WHAT YOU WILL DO> Rewrite the listing below as a Markdown table with the columns "Row" and "Line", giving each line its own numbered row and leaving out blank lines.

--------------------------------

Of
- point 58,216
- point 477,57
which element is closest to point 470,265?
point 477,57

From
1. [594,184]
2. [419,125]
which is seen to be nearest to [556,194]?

--------------------------------

ANSWER TO THE PROBLEM>
| Row | Line |
|---|---|
| 1 | Of |
| 2 | - point 58,216 |
| 3 | - point 477,57 |
| 4 | which element is closest to point 470,265? |
| 5 | point 477,57 |
| 6 | From |
| 7 | 1. [594,184] |
| 8 | 2. [419,125] |
| 9 | which is seen to be nearest to [556,194]? |